Dans la décomposition politique actuelle, le débat se cristallise autour de deux types d’illusions, entre la glorification du système planificateur d’après-guerre d’un côté, et la croyance dans les bienfaits absolus d’une mondialisation dérégulée, de l’autre. En réalité les deux vont de pair. Le système actuel est un système bureaucratique hérité des structures d’après-guerre, mais dont les acteurs sont devenus étrangers à la question productive et à l’innovation. L’idée de « révolution néolibérale » est a elle-même une part d’illusion. Ce qu’on a appelé néolibéralisme constitue en fait une évolution du système planificateur vers une forme de planification squelettique centrée sur les banques centrales. Les décisions bureaucratiques sont désormais adossées au marché, mais la bureaucratie ne cesse d’étendre son spectre au détriment des processus productifs et créatifs. La bureaucratie d’après-guerre a simplement changé de totem, en délégant l’écrasante responsabilité de la gestion productive à un marché à la fois mondial et centralisateur.

D’un point de vue macroéconomique, la refondation doit notamment consister à préserver les mécanismes d’innovation en les protégeant du nivellement par le bas. Cela passe par le cadre de politique économique prôné par Dani Rodrik notamment. Il ne s’agit pas de pratiquer un protectionnisme autarcique qui protège des technologies obsolètes. La concurrence mondiale doit être mise en valeur au moyen de l’ouverture commerciale et de la mobilité du capital productif dans la mesure où elle crée une véritable émulation technologique, mais contrôlée lorsqu’elle relève du pur nivellement par le bas salarial et technique.

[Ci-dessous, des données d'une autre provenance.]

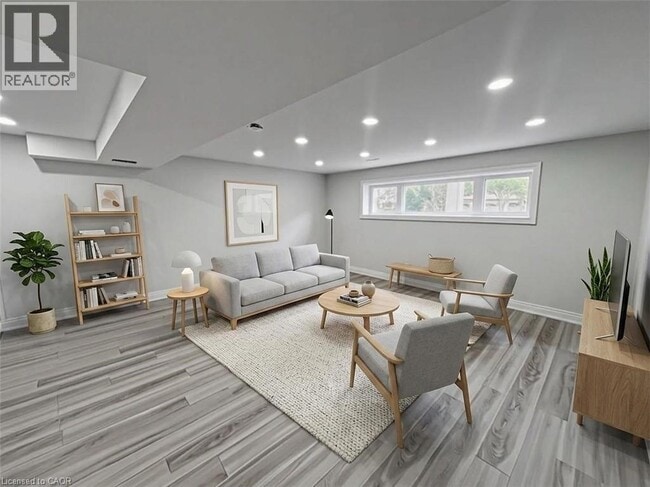Photo - 15 Westchester Pl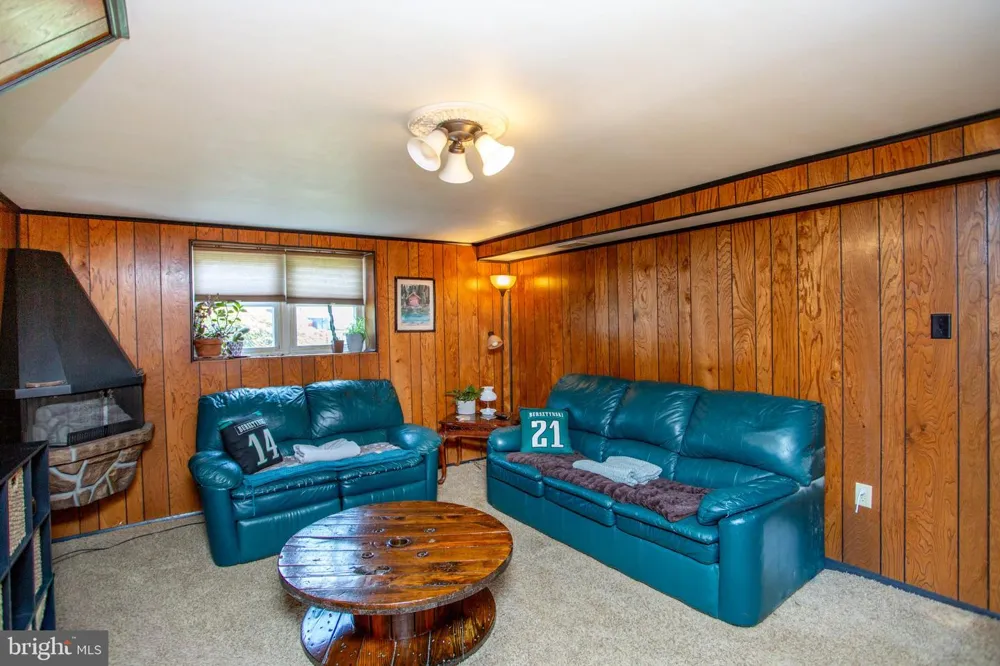 1212 DAHLIA ROAD Warminster, PA 18974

La balance a eu tendance à pencher lourdement de ce côté-là ces dernières décennies.
Par ailleurs, le point d’équilibre entre ces deux pôles n’est pas de nature mathématique. L’équilibre commercial est un repère essentiel, mais insuffisant. La vision macroéconomique a ses limites. La refondation passe par un pan de nature sociologique, puisque la sclérose actuelle est liée à la perte de sens dont souffrent les bureaucraties ainsi qu’à leur extension illimitée. Cette tendance est particulièrement visible en France, où il faut replacer au centre des décisions économiques ceux qui ont une compréhension concrète des secteurs en question, en particulier sur le plan technologique. On parle beaucoup du modèle allemand de façon abstraite pour vanter des réformes contestables, alors que la principale différence avec notre modèle actuelle réside dans les moyens humains et la préservation de la connaissance technologique. Quand on s’intéresse très concrètement aux économies et aux secteurs qui s’en sortent dans le monde, on voit tout de même comme facteur commun, quelque soit la doctrine économique prônée, beaucoup de bon sens et une administration qui se soucie davantage d’aider que de se positionner.